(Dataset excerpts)
——
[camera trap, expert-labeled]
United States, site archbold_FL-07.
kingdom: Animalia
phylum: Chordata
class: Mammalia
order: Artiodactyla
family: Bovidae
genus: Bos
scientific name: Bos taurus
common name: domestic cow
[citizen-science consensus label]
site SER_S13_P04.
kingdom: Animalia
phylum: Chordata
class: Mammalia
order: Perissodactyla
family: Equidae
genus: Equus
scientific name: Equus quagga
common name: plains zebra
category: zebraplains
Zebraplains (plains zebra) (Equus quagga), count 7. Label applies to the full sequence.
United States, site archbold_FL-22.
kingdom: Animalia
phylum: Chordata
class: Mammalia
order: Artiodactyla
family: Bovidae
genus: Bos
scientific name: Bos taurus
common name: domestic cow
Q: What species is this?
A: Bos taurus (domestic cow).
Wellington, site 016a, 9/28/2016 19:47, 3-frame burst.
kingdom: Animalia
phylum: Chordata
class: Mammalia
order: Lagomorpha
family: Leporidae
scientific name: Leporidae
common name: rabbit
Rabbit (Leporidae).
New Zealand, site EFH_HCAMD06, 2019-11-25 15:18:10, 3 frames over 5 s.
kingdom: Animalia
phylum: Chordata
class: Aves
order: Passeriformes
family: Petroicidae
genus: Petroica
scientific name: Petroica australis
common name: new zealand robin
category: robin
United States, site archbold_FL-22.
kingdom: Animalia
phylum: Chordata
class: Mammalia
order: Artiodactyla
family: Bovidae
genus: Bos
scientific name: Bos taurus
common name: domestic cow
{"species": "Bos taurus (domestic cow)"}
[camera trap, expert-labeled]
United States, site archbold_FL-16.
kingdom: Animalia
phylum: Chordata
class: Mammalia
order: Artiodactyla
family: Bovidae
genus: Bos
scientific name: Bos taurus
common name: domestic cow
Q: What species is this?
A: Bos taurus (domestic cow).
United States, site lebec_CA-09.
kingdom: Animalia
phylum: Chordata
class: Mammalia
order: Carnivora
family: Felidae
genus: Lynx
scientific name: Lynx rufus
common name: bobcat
——
Task: All that belongs in the answer is the lines from the start of the entries above through the line containing "genus: Equus", each given exactly.

Response to the task:
[camera trap, expert-labeled]
United States, site archbold_FL-07.
kingdom: Animalia
phylum: Chordata
class: Mammalia
order: Artiodactyla
family: Bovidae
genus: Bos
scientific name: Bos taurus
common name: domestic cow
[citizen-science consensus label]
site SER_S13_P04.
kingdom: Animalia
phylum: Chordata
class: Mammalia
order: Perissodactyla
family: Equidae
genus: Equus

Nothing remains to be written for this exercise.